Il ne supporte pas de se trouver ainsi soumis à ce qu'il ne maîtrise pas.
Voilà déjà le deuxième amiral qui meurt, comme si les affaires navales étaient marquées d'une malédiction. Il repousse cette idée, répète qu'il suffira de deux jours pour traverser la Manche, deux jours seulement.
Il s'assied, se fait servir son repas sur le petit guéridon d'acajou qui se trouve dans le salon attenant à son cabinet de travail et où il déjeune le plus souvent seul. On lui sert un poulet sauté aux tomates, mais il chipote.

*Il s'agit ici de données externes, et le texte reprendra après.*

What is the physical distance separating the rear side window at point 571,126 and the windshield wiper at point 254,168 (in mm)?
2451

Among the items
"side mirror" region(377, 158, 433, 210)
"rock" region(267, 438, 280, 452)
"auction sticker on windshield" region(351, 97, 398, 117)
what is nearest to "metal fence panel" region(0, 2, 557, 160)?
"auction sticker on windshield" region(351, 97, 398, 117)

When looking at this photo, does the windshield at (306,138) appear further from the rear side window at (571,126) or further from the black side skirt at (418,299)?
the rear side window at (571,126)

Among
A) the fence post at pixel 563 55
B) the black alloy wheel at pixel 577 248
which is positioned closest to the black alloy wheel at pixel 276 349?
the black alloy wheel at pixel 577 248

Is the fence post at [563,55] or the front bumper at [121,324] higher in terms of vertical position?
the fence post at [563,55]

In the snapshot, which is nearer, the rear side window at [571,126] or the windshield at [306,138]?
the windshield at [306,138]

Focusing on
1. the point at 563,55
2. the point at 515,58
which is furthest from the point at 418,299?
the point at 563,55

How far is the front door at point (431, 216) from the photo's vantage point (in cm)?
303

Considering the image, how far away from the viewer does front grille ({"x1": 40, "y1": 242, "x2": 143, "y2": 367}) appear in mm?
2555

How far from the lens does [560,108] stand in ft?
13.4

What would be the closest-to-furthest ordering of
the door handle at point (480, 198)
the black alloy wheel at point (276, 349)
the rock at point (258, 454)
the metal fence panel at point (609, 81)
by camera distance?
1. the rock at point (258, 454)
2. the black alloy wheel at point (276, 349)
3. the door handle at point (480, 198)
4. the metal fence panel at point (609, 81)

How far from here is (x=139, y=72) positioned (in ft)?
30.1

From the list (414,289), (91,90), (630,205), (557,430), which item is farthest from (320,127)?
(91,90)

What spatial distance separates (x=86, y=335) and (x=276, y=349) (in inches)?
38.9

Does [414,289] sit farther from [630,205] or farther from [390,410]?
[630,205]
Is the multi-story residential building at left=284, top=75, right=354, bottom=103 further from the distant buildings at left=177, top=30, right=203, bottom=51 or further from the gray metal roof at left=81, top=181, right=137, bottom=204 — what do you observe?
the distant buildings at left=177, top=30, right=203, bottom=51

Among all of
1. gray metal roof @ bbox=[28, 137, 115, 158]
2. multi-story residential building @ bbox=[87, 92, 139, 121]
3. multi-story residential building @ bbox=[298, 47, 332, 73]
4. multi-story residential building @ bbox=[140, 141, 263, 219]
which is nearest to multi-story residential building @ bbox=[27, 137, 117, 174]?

- Vous voyez bien que vous me faites trop manger, dit-il au maître d'hôtel Dunan. Je n'aime pas cela. Cela m'incommode.
Il touche son ventre. Il grossit.
Dunan lui apporte l'habituelle tasse de café, que Napoléon avale vite et, comme cela lui arrive souvent parce qu'il engloutit avec précipitation les plats et les boissons, il a l'impression d'étouffer.
Il marche, tente de retrouver sa respiration, exige qu'on le conduise dans l'une des forêts des environs de Paris où il va pouvoir, dans le vent et la pluie de ce mois de mars 1805, un printemps aigre, libérer son corps.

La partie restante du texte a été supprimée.